_やること_
(A) 自己評価に関する文書抜粋のうち、「たとえば、自分が立てた会社の経営戦略が完璧だと思っているとしましょう。」から「だせる確率が高いと思います。」までを両端を含めて書き出し、その際「会社」を「組織」に置き換えること。
(B) 自己評価に関する文書抜粋について、次の問いに答えること。
(i) 「器」はここで何を意味すると説明されているか。
(ii) 「絶対点数」で自分を測ると、どうなると述べられているか。
(iii) 自分の力を見極める際に欠かせないとされているのは、どのような視点か。
(C) 器の大きさと自己評価についての文章を、最後の文の後から書き進めること。

たとえば、自分が立てた会社の経営戦略が完璧だと思っているとしましょう。
そのとき、「もっと会社を成長させている人にとって、その戦略は本当に完璧なのかどうか」を考えてみるのです。
人は自分の 「器」→(ここでは、人間としての力量や能力、視野の広さなどを意味します)の中でしか判断できないので、その器がもっと大きい人のほうが、ものごとを俯瞰して正しい判断をくだせる確率が高いと思います。
したがって、自分の考えが100点だと思ったり、それを主張すること自体、もったいないことだと思います。
このような 「絶対点数」で自分を測ると、自分の器の大きさを勘違いしてしまいます。

自分の力を見極める際には、「相対点数」の視点をもつことが欠かせません。

空間に関する質問の記録:
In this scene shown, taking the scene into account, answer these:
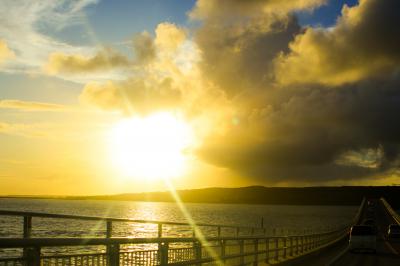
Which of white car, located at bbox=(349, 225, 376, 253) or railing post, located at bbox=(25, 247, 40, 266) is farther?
white car, located at bbox=(349, 225, 376, 253)

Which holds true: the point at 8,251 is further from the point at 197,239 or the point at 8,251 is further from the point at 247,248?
the point at 197,239

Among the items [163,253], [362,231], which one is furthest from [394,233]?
[163,253]

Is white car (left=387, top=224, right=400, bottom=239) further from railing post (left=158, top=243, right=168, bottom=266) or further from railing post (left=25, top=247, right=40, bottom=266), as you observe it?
railing post (left=25, top=247, right=40, bottom=266)

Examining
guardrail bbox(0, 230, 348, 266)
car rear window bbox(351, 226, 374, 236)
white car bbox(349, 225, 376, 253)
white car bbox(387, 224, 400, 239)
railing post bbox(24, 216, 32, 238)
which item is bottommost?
white car bbox(387, 224, 400, 239)

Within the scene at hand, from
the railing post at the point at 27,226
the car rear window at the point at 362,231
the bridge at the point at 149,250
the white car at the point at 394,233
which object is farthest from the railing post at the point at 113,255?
the white car at the point at 394,233

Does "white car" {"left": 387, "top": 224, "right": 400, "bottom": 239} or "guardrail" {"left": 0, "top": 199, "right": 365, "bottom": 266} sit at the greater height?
"guardrail" {"left": 0, "top": 199, "right": 365, "bottom": 266}

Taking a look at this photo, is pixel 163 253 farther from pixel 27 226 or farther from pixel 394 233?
pixel 394 233

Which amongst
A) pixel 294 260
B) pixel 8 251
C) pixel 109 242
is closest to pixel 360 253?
pixel 294 260

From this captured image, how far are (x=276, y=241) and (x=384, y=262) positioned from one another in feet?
21.0

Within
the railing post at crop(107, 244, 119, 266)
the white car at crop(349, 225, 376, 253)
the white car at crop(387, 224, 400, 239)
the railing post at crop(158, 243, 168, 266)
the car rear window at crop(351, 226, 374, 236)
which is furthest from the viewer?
the white car at crop(387, 224, 400, 239)

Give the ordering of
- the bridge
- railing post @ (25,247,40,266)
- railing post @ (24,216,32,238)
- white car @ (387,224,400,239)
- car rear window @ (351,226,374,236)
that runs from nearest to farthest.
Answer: railing post @ (25,247,40,266)
the bridge
railing post @ (24,216,32,238)
car rear window @ (351,226,374,236)
white car @ (387,224,400,239)

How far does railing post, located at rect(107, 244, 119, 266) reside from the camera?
8.52 m

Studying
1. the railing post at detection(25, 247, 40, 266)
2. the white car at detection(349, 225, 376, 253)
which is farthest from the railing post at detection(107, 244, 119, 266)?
the white car at detection(349, 225, 376, 253)

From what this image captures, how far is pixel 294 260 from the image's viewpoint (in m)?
25.1
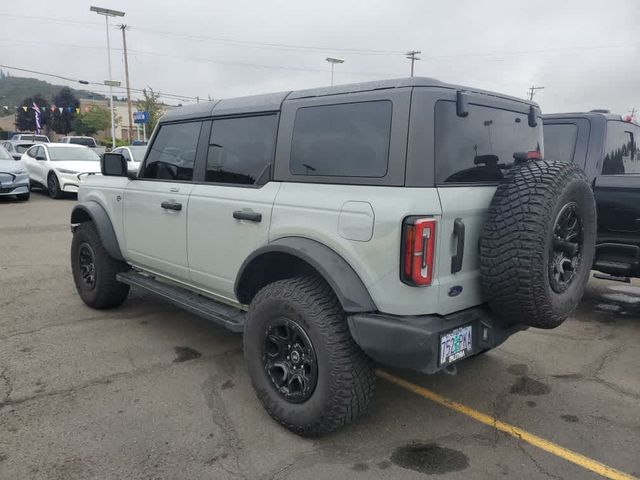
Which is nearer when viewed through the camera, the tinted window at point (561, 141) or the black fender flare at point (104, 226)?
the black fender flare at point (104, 226)

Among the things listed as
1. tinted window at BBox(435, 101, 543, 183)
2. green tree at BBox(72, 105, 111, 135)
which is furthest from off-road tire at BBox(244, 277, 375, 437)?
green tree at BBox(72, 105, 111, 135)

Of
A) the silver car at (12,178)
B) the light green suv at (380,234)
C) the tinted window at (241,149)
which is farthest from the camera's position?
the silver car at (12,178)

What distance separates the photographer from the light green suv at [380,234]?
98.3 inches

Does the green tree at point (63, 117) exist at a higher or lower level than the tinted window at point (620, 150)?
higher

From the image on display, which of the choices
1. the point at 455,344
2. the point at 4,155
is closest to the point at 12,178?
the point at 4,155

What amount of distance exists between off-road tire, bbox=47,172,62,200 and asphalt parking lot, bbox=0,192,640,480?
1071 centimetres

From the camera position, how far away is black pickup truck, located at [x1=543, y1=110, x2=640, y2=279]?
4.51 meters

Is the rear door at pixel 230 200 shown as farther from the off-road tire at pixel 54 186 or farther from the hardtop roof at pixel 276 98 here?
the off-road tire at pixel 54 186

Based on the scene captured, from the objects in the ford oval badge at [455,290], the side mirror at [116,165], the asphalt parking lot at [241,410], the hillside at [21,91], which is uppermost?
the hillside at [21,91]

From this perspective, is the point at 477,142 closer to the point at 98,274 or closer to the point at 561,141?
the point at 561,141

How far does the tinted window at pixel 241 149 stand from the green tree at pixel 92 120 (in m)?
64.2

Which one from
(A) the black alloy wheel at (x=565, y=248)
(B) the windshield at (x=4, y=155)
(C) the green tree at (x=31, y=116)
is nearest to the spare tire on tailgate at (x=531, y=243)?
(A) the black alloy wheel at (x=565, y=248)

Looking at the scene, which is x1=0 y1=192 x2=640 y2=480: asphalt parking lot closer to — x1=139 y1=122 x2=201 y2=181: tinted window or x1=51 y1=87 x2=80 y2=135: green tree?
x1=139 y1=122 x2=201 y2=181: tinted window

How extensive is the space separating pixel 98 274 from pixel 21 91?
134 m
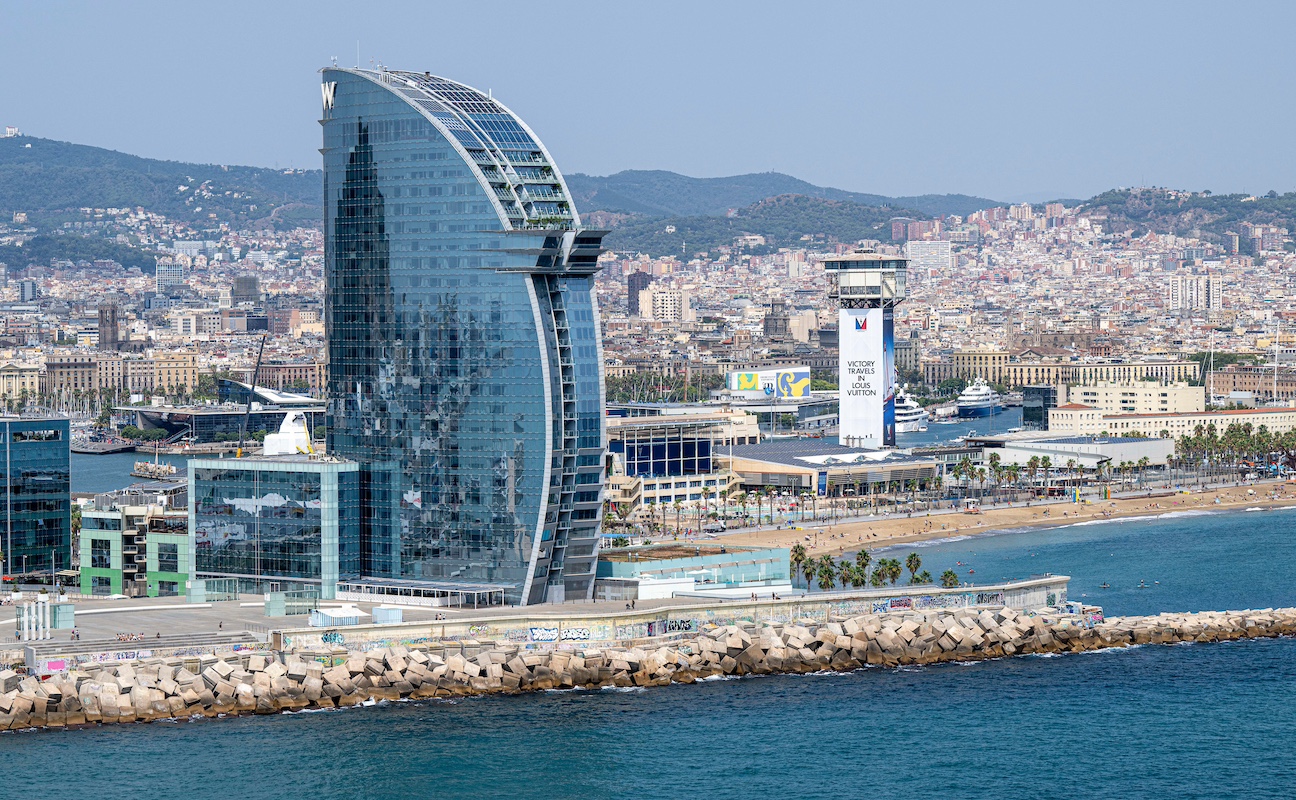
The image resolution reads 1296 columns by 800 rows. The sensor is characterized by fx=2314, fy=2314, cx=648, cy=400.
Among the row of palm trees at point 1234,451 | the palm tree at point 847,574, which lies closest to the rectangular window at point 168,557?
the palm tree at point 847,574

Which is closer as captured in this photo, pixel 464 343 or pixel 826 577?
pixel 464 343

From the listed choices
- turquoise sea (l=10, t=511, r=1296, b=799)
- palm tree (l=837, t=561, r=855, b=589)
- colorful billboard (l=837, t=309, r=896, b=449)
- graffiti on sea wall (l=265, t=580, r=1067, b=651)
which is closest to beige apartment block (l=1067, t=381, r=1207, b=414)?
colorful billboard (l=837, t=309, r=896, b=449)

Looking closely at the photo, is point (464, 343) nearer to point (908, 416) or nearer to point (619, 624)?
point (619, 624)

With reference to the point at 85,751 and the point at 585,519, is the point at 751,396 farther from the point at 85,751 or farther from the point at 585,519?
the point at 85,751

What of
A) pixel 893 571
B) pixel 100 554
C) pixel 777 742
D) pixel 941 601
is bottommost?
pixel 777 742

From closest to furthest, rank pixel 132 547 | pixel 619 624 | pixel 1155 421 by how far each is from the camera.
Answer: pixel 619 624 → pixel 132 547 → pixel 1155 421

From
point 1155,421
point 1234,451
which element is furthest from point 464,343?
point 1155,421

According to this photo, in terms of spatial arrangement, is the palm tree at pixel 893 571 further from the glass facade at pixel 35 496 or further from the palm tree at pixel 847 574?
the glass facade at pixel 35 496
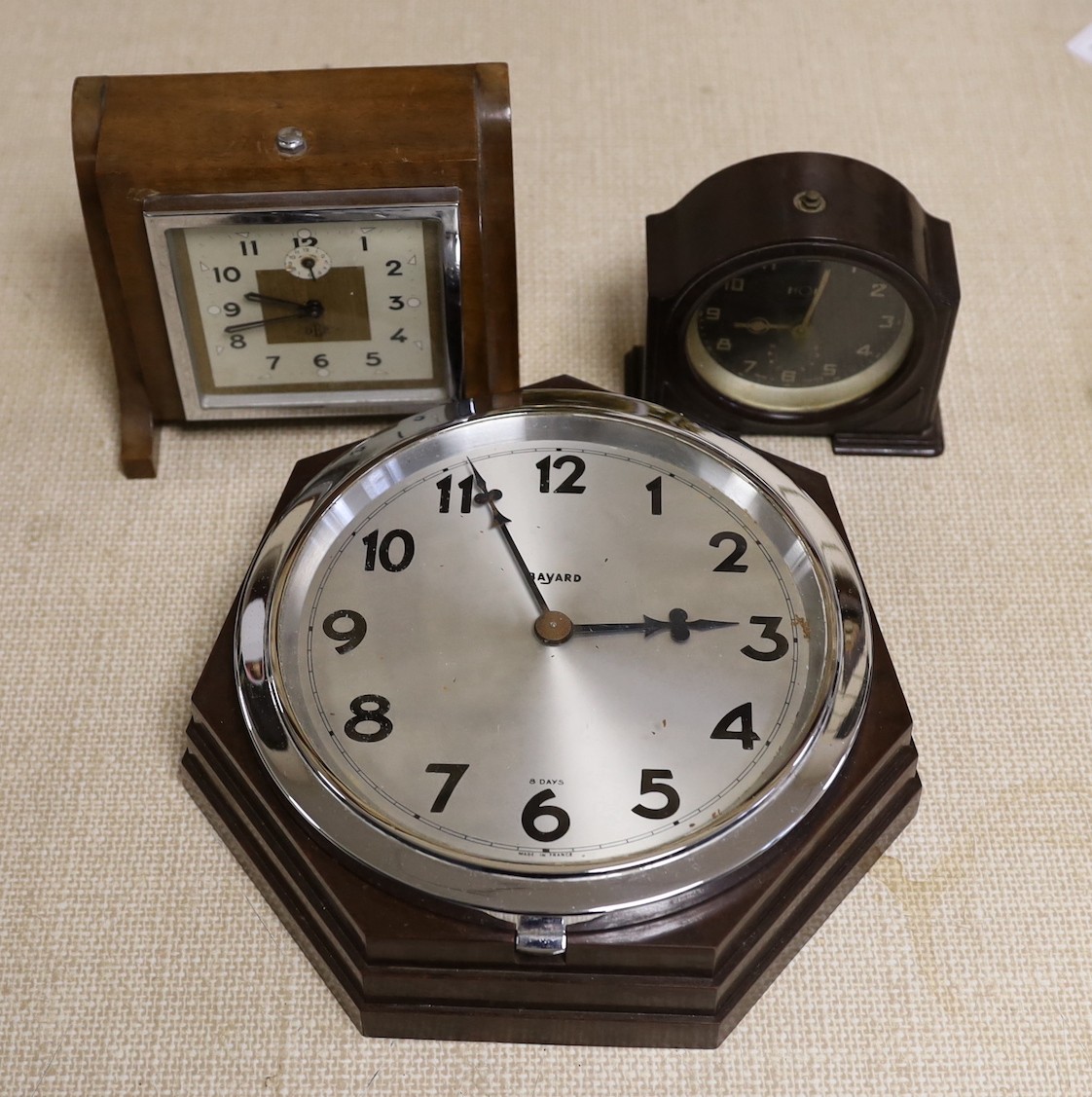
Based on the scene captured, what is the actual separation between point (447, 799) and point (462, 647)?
0.45 feet

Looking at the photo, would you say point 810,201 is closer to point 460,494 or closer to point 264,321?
point 460,494

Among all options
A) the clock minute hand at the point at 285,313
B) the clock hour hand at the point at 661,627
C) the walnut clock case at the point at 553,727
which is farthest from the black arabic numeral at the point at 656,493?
the clock minute hand at the point at 285,313

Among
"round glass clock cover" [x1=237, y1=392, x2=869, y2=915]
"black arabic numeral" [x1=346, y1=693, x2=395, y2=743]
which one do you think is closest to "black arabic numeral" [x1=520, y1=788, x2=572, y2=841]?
"round glass clock cover" [x1=237, y1=392, x2=869, y2=915]

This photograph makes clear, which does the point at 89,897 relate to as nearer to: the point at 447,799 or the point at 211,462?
the point at 447,799

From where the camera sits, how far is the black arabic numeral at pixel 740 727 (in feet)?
4.05

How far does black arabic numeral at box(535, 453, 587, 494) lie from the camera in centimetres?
138

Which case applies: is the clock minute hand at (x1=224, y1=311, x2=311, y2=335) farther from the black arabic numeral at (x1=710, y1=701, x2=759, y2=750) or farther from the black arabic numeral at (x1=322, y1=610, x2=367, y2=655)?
the black arabic numeral at (x1=710, y1=701, x2=759, y2=750)

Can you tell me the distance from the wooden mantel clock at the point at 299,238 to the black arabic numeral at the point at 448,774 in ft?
1.54

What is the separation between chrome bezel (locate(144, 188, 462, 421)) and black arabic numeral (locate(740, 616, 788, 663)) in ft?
1.45

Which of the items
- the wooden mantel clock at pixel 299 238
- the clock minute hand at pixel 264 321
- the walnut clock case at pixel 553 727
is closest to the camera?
the walnut clock case at pixel 553 727

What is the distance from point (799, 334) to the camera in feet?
4.99

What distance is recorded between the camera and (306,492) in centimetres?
137

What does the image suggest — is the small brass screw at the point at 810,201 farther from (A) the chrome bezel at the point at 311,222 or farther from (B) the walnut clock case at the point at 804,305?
(A) the chrome bezel at the point at 311,222

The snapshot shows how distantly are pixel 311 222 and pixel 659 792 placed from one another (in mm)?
618
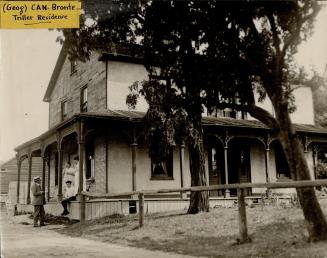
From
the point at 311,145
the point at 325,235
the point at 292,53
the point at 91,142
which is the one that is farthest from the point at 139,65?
the point at 325,235

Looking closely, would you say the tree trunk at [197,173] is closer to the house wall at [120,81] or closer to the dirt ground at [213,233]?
the dirt ground at [213,233]

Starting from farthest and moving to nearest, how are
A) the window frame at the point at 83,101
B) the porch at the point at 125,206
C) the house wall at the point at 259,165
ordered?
1. the house wall at the point at 259,165
2. the window frame at the point at 83,101
3. the porch at the point at 125,206

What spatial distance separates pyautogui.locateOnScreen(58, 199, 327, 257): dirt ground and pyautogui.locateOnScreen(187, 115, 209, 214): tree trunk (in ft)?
1.40

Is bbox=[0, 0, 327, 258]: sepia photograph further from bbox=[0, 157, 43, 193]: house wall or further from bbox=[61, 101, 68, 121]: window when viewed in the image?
bbox=[0, 157, 43, 193]: house wall

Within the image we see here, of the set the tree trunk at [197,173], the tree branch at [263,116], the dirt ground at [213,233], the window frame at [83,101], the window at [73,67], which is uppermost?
the window at [73,67]

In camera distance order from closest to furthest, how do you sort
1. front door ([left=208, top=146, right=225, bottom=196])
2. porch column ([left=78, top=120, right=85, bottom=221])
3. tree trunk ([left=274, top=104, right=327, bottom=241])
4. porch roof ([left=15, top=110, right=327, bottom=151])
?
tree trunk ([left=274, top=104, right=327, bottom=241])
porch column ([left=78, top=120, right=85, bottom=221])
porch roof ([left=15, top=110, right=327, bottom=151])
front door ([left=208, top=146, right=225, bottom=196])

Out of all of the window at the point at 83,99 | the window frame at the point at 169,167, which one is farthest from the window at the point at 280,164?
the window at the point at 83,99

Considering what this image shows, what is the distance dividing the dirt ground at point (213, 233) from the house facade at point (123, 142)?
462cm

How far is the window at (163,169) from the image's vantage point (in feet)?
69.0

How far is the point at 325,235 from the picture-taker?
8.41 meters

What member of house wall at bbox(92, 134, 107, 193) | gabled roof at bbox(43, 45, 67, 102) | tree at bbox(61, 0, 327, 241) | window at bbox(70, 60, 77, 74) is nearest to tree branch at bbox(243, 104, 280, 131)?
tree at bbox(61, 0, 327, 241)

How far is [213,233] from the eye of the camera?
35.7 feet

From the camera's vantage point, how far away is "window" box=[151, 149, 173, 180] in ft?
69.0

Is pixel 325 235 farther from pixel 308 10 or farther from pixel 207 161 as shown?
pixel 207 161
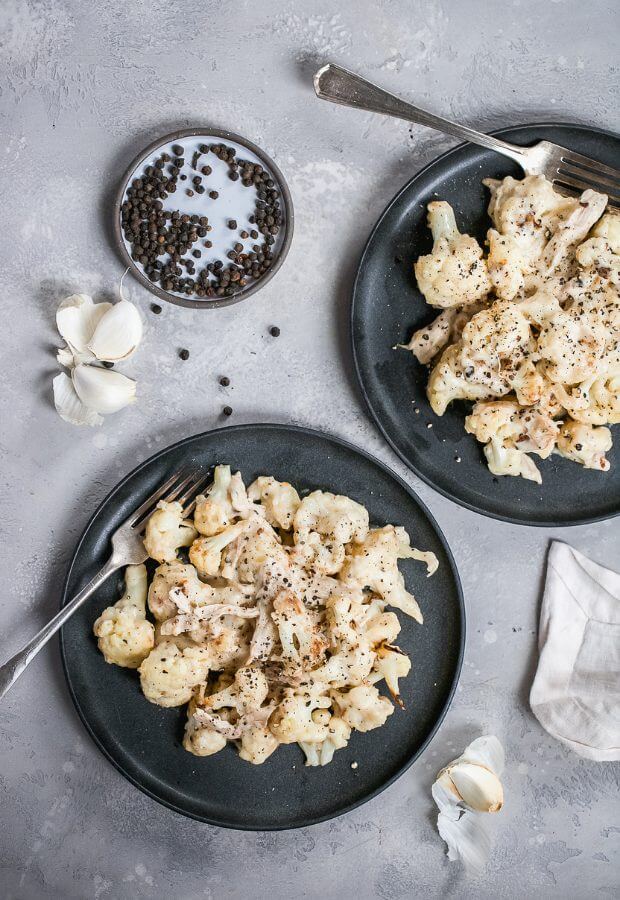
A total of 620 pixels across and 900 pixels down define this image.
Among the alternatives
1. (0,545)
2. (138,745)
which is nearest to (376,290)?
(0,545)

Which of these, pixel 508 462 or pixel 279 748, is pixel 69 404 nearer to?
pixel 279 748

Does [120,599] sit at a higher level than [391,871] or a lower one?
higher

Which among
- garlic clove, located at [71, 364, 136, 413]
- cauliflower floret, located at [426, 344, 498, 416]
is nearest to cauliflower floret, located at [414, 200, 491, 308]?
cauliflower floret, located at [426, 344, 498, 416]

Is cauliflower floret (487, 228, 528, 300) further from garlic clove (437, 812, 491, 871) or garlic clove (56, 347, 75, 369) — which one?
garlic clove (437, 812, 491, 871)

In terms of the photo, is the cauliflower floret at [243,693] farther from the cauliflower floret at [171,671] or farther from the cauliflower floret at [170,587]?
the cauliflower floret at [170,587]

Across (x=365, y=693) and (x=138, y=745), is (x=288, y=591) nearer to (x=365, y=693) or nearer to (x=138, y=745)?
(x=365, y=693)

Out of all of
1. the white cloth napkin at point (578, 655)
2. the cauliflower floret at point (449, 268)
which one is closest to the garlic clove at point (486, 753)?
the white cloth napkin at point (578, 655)

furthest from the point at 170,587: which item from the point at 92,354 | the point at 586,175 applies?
the point at 586,175
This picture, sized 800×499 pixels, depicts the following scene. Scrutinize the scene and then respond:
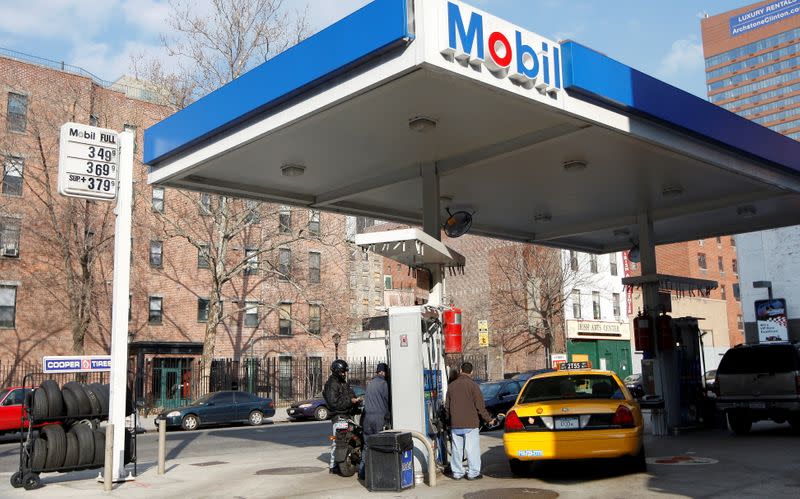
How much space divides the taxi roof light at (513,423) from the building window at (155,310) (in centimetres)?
3287

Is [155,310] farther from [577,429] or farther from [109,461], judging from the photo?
[577,429]

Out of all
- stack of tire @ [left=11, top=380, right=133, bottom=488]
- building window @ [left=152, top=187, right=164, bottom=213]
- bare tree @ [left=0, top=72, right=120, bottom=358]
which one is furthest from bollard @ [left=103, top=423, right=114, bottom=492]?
building window @ [left=152, top=187, right=164, bottom=213]

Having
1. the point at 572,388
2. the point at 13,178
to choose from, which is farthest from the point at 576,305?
the point at 572,388

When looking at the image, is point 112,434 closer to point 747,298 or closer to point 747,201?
point 747,201

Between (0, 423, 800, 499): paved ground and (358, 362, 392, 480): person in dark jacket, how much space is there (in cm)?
86

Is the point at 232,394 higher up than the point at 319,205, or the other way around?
the point at 319,205

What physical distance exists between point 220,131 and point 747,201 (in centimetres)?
1172

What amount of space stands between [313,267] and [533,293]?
1447cm

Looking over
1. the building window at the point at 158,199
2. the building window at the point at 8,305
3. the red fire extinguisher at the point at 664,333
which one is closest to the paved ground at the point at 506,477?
the red fire extinguisher at the point at 664,333

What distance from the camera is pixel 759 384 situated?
16578 millimetres

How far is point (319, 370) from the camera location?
152ft

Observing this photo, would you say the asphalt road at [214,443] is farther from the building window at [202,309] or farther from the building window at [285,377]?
the building window at [202,309]

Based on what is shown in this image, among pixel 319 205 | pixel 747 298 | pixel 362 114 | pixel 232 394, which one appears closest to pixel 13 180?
pixel 232 394

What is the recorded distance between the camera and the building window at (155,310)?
41.1 m
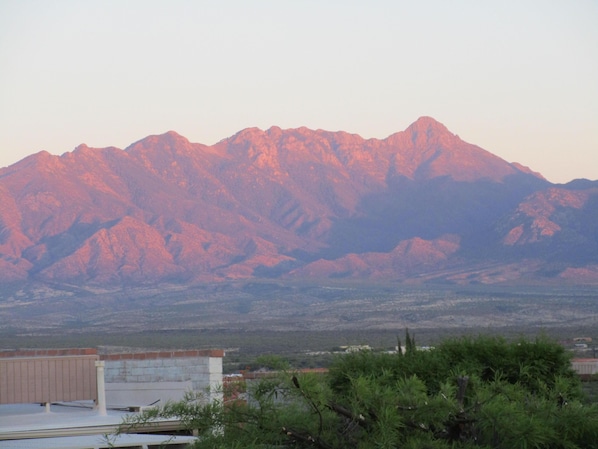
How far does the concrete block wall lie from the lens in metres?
15.7

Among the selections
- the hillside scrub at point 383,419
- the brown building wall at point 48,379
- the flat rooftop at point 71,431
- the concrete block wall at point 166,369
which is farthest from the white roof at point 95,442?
the concrete block wall at point 166,369

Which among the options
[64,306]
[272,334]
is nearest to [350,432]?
[272,334]

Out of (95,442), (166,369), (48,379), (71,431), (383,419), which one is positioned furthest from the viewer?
(166,369)

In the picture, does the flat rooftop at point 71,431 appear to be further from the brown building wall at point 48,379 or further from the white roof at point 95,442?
the brown building wall at point 48,379

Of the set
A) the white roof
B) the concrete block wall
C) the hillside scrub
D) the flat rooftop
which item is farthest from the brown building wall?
the hillside scrub

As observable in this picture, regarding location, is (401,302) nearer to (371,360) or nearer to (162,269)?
(162,269)

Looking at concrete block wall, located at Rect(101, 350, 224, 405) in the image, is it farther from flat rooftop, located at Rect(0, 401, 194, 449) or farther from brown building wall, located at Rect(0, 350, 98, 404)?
brown building wall, located at Rect(0, 350, 98, 404)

_課題別の回答_
(A)
たとえば、自分が立てた組織の経営戦略が完璧だと思っているとしましょう。
そのとき、「もっと組織を成長させている人にとって、その戦略は本当に完璧なのかどうか」を考えてみるのです。
人は自分の 「器」→(ここでは、人間としての力量や能力、視野の広さなどを意味します)の中でしか判断できないので、その器がもっと大きい人のほうが、ものごとを俯瞰して正しい判断をくだせる確率が高いと思います。

(B)
(i) 人間としての力量や能力、視野の広さなど。
(ii) 自分の器の大きさを勘違いしてしまう。
(iii) 「相対点数」の視点。

(C)
たとえば、入社1年目の経験のない新入社員が考える100点は、10年同じ仕事をしている人が考える100点の3割しかないかもしれません。つまり、自分が100点だと思っていても、まわりは30点としか思っていないこともありえます。
ふだんの仕事ではとくに、僕は相対点数を意識しています。
たとえば、時代の移り変わりの激しい昨今では、100点を目指して石橋を叩いて渡るよりも、「7割で走り出せ」ということがよく言われます。
しかし、この 「7割」というのは相対点数にすぎず、自分が7割と思っていても、 慎重派な人から見ると3割程度ということも考えられます。
同様に自分が120点だと思っていたとしても、トラスティなどから見れば、まだまだ50点程度になってしまうことも多々あります。
自分を見るときは、「ほかの人の目から見てどの程度か」という相対点数を意識すると、自分の本当の能力が見えてくるかもしれません。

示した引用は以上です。